Dounreay (ˌduːnˈreɪ; Dùnrath) is a small settlement and the site of two large nuclear establishments on the north coast of Caithness in the Highland area of Scotland. It is on the A836 road west of Thurso.
The nuclear establishments were created in the 1950s. They were the Nuclear Power Development Establishment (NPDE) for the development of civil fast breeder reactors, and the Vulcan Naval Reactor Test Establishment (NRTE), a military submarine reactor testing facility. Both these no longer perform their original research functions and will be completely decommissioned, some of which has been in progress for a while.

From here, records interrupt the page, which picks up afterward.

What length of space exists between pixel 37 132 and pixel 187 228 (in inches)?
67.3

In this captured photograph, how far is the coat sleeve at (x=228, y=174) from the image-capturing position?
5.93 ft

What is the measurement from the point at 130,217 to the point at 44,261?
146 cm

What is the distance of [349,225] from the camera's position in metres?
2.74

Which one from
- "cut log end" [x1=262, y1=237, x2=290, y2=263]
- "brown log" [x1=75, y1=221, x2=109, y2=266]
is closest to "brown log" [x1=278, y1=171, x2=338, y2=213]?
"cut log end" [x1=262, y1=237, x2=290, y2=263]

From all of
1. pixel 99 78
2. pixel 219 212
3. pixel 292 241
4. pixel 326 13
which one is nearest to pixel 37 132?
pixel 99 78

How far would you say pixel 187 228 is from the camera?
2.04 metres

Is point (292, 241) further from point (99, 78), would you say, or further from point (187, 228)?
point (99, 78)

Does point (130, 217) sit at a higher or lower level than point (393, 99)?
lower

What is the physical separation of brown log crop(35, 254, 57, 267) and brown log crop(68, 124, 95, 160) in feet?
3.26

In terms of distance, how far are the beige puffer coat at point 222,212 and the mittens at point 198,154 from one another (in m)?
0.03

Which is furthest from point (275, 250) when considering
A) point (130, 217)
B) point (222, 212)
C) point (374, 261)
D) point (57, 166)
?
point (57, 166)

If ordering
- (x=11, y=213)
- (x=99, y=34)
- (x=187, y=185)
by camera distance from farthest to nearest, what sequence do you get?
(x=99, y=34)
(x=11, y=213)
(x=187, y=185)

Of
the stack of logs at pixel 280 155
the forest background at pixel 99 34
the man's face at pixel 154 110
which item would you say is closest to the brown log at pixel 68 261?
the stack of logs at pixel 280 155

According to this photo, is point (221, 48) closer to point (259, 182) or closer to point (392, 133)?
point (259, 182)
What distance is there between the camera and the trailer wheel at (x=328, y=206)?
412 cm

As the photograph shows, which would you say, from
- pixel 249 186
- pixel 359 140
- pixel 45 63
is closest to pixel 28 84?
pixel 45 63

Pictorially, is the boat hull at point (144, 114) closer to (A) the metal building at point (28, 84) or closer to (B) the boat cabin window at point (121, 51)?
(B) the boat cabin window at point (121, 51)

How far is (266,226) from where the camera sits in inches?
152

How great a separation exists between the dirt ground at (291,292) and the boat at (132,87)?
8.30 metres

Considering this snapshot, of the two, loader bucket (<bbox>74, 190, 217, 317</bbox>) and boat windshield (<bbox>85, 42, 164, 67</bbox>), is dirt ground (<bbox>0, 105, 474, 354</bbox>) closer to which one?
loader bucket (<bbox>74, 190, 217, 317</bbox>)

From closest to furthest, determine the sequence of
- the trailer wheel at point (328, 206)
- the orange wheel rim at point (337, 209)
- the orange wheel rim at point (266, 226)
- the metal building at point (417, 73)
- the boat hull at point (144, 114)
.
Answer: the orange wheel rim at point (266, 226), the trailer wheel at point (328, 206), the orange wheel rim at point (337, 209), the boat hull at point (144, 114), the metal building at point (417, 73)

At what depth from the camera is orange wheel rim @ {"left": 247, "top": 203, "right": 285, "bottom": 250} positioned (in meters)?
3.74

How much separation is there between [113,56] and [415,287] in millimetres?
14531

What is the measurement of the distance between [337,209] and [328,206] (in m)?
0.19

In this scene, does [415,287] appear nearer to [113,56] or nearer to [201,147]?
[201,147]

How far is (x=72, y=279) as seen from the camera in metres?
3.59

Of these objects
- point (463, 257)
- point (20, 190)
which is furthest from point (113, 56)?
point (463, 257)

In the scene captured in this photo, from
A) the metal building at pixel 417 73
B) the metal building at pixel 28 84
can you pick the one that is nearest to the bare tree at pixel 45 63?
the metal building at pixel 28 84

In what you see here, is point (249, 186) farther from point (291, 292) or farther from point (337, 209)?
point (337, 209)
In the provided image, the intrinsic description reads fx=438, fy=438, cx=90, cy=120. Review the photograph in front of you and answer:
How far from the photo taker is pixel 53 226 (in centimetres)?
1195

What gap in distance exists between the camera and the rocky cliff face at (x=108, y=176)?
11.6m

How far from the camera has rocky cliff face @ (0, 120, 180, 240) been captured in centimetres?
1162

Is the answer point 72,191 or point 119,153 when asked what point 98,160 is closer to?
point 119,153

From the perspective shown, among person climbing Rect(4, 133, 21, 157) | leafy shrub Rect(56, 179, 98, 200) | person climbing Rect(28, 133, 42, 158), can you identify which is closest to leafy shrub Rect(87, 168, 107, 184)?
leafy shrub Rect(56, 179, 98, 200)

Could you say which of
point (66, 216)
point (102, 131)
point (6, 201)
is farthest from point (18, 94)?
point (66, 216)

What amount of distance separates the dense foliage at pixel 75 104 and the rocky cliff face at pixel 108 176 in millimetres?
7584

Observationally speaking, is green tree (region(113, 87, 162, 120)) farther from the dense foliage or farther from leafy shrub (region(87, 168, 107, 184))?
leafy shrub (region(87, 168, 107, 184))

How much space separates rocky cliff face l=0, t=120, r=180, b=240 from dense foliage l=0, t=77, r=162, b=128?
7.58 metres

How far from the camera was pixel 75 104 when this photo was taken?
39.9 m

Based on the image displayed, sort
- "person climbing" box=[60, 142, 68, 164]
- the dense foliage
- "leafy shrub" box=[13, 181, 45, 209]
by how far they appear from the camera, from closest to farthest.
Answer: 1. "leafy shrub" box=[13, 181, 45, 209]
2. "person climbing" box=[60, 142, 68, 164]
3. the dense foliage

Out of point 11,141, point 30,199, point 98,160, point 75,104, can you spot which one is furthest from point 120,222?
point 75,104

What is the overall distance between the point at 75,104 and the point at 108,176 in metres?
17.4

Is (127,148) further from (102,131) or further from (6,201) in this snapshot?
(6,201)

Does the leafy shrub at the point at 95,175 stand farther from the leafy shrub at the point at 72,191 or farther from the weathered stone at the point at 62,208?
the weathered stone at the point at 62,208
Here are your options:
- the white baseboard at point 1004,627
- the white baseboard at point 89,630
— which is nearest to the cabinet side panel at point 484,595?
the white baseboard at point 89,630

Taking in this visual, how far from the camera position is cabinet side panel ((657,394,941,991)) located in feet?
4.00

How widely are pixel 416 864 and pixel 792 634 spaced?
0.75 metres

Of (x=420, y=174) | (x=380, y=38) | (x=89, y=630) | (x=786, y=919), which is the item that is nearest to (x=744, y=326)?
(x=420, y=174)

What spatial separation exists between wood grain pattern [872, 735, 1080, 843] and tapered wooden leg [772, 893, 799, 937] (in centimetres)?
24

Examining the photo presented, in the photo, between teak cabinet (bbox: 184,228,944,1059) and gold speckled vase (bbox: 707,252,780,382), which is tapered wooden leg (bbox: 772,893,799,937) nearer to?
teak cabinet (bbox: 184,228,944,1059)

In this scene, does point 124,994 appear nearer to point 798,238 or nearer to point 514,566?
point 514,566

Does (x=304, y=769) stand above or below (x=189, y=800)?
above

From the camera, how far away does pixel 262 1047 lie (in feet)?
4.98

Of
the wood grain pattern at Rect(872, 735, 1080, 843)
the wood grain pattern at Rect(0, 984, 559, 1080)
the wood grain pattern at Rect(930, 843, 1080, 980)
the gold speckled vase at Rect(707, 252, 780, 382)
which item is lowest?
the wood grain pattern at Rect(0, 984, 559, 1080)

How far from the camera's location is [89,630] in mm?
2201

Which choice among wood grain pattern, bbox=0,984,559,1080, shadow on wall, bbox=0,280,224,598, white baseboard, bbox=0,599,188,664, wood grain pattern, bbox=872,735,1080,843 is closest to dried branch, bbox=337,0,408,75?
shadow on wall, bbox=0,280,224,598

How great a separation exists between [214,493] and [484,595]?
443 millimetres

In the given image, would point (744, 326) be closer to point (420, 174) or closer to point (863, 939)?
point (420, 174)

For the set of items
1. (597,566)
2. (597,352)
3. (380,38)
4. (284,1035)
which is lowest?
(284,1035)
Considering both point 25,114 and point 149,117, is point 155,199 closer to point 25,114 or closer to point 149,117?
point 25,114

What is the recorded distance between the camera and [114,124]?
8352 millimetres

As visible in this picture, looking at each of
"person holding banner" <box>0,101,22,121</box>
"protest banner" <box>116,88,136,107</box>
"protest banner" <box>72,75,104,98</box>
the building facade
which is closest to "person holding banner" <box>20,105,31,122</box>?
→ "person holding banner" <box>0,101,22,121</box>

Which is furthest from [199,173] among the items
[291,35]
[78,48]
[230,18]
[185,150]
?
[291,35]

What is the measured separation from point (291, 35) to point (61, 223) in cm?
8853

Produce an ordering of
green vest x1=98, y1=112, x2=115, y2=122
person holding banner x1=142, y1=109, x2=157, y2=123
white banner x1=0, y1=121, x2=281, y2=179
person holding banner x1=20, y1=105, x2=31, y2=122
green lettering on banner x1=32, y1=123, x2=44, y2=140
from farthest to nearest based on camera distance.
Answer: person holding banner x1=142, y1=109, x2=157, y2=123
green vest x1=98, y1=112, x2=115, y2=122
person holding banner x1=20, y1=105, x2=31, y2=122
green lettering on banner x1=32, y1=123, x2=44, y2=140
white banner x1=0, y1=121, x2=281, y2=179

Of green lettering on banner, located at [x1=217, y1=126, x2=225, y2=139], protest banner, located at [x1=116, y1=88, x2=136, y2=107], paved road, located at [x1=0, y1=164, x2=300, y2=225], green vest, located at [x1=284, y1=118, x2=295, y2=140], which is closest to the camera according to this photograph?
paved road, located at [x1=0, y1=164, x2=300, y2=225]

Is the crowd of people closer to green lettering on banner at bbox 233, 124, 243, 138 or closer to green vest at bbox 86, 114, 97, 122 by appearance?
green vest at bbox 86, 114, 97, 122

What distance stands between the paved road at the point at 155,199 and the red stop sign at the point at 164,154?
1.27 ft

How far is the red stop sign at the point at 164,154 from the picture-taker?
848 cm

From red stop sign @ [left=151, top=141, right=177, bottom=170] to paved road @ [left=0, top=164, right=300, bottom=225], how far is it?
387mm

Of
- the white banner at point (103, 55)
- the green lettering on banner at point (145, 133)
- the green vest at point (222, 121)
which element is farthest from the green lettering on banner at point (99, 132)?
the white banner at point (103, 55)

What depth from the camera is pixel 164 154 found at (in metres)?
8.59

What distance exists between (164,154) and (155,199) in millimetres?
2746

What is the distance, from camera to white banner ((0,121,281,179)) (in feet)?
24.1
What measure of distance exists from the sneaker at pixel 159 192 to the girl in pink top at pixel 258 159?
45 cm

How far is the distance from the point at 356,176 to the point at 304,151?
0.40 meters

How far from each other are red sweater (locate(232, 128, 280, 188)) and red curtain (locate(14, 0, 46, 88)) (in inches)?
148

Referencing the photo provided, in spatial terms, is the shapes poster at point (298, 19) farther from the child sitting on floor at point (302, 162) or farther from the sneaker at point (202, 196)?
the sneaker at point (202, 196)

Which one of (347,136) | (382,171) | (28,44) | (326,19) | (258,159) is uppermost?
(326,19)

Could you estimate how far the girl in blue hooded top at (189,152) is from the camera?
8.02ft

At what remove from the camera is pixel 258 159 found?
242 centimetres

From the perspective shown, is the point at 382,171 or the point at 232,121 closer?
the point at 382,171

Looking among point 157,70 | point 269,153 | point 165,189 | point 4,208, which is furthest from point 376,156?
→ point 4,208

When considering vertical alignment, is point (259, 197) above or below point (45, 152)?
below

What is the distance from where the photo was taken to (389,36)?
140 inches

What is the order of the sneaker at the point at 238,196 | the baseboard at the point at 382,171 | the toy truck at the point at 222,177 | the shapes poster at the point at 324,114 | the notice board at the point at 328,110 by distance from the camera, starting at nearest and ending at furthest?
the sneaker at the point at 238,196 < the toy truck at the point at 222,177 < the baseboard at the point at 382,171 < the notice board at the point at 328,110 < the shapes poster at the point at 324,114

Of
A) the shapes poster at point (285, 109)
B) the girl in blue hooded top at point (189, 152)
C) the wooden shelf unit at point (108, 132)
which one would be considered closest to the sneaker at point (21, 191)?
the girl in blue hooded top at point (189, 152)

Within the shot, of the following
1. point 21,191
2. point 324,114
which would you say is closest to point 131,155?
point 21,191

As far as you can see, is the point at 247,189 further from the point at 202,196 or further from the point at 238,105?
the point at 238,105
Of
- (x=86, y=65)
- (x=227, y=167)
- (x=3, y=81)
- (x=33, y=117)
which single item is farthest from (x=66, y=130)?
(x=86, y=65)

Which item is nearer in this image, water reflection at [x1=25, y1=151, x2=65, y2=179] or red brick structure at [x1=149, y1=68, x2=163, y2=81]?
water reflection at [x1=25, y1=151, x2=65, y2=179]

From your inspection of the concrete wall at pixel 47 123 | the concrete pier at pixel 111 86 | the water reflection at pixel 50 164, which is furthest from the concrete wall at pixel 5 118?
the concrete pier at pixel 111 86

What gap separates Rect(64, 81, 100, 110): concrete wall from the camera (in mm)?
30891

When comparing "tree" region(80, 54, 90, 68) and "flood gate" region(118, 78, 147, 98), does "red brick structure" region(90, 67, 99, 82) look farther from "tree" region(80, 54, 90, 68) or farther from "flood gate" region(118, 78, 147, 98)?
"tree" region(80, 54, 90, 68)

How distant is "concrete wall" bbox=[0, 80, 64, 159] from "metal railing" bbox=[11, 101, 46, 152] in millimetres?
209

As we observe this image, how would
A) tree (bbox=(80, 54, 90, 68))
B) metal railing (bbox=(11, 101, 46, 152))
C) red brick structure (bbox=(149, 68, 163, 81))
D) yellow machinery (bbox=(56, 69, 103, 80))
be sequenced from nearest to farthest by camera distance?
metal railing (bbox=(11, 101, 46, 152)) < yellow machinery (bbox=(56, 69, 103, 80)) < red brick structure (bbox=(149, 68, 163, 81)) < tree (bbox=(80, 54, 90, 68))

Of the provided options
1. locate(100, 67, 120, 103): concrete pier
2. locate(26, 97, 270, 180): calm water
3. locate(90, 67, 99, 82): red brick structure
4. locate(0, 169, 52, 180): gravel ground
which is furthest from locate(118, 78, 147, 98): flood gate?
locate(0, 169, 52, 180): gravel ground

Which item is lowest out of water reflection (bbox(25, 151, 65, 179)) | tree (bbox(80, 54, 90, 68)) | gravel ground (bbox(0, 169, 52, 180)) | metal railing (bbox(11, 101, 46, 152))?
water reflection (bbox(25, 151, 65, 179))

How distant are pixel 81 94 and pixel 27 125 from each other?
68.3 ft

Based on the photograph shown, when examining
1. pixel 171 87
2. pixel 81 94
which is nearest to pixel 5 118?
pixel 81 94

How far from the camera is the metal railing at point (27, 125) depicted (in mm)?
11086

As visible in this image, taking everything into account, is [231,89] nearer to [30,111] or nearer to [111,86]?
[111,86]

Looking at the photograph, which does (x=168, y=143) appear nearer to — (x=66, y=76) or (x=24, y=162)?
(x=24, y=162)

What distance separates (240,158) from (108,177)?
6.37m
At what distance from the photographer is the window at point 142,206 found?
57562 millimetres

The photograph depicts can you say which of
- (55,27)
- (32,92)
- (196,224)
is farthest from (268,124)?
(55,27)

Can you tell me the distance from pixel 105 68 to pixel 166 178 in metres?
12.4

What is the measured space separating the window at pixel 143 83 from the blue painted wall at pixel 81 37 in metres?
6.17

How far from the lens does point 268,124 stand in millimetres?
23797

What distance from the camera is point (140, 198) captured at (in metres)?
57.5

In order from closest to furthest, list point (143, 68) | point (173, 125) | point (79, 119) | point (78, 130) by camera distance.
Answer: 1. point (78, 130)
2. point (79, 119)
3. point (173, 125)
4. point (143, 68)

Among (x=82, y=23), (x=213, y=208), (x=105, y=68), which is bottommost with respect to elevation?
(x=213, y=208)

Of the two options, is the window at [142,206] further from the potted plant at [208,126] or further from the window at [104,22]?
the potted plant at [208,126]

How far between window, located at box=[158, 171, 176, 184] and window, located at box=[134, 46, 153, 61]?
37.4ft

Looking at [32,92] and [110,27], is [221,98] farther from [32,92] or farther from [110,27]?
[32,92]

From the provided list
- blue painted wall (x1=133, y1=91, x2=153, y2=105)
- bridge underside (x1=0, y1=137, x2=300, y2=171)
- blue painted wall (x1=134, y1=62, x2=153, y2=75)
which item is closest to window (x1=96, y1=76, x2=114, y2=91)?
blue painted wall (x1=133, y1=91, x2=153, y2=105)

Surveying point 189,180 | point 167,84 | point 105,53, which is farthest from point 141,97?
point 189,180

The two establishments have been a major element in the economy of Thurso and Caithness, but this will decrease with the progress of decommissioning.
The NPDE will enter an interim care and surveillance state by 2036, and become a brownfield site by 2336. An announcement in July 2020 that the Nuclear Decommissioning Authority (NDA) will be taking over direct management of the site from the site licence company Dounreay Site Restoration Limited (DSRL) in 2021 has alleviated fears of 560 job losses.
The NRTE is to be decommissioned under a ten-year contract starting in 2023, ending in the creation of a brownfield site, which would be transferred to the NDA.
Dounreay is the site of Dounreay Castle (now a ruin) and its name derives from the Gaelic for 'fort on a mound'. Dounreay was the site of the battle of Sandside Chase in 1437. Robert Gordon's map of Caithness, 1642, uses Dounrae as the name of the castle. William J. Watson's The Celtic Place-names of Scotland gives the origin as Dúnrath, possibly a reference to a broch.
Dounreay was the site of a Second World War airfield, named RAF Dounreay. It became HMS Tern (II) in 1944 when the airfield was transferred to the Admiralty from RAF Coastal Command as a satellite of HMS Tern at Twatt in Orkney. It never saw any action during the war and was placed into care and maintenance in 1949.
There are two nuclear sites at Lower Dounreay built on and around the site of the former airfield.